- Tasks to carry out:
**A)** In the androphilia text, what classification system did Magnus Hirschfeld offer for homosexual men in the early twentieth century?
**B)** Set down the passage of the androphilia text that begins with the words containing "Later the words" and ends with "of sexual attraction.".

Androphilia is sexual attraction to men, and its counterpart gynephilia is attraction to women.

The term androsexuality was originally used to describe the age aspect of sexual orientation of male homosexuals. The terms androphilia and gynephilia were also used to distinguish love of adult humans from pederasty and pedophilia. These describe types of chronosexuality and within that, androsexuality and gynesexuality collectively refer to two variable forms of teleiosexuality.

Later the words androphilia and gynephilia (gynaekophilia) were appropriated to describe sexual orientation independently of one's sex, particularly in discussing the orientation of transsexual people (regardless of which age-range of attraction), as well as for general studies of sexual attraction.

Androphilia

It is believed that the term originated from Hirschfeld's systematics of homosexual men. Magnus Hirschfeld, writing in the early twentieth century, offered a threefold age classification system for homosexual men:

  • Ephebophiles, "who are attracted to youths from puberty to the early 20s". The term is now used to describe both heterosexual and homosexual attraction to the age range.

- Excerpted records:
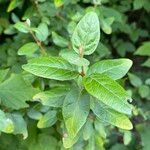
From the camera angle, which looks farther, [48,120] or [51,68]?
[48,120]

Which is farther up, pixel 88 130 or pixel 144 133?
pixel 88 130

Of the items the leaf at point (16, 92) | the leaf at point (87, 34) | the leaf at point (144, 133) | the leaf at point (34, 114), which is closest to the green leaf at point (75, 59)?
the leaf at point (87, 34)

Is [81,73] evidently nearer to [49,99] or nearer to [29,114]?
[49,99]

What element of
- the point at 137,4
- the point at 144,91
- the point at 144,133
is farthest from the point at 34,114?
the point at 137,4

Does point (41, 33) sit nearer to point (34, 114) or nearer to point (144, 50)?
point (34, 114)

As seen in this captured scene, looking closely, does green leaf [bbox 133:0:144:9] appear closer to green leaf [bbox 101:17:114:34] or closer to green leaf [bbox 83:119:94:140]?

- Results of the tasks:
**A)** A threefold age classification system.

**B)**
Later the words androphilia and gynephilia (gynaekophilia) were appropriated to describe sexual orientation independently of one's sex, particularly in discussing the orientation of transsexual people (regardless of which age-range of attraction), as well as for general studies of sexual attraction.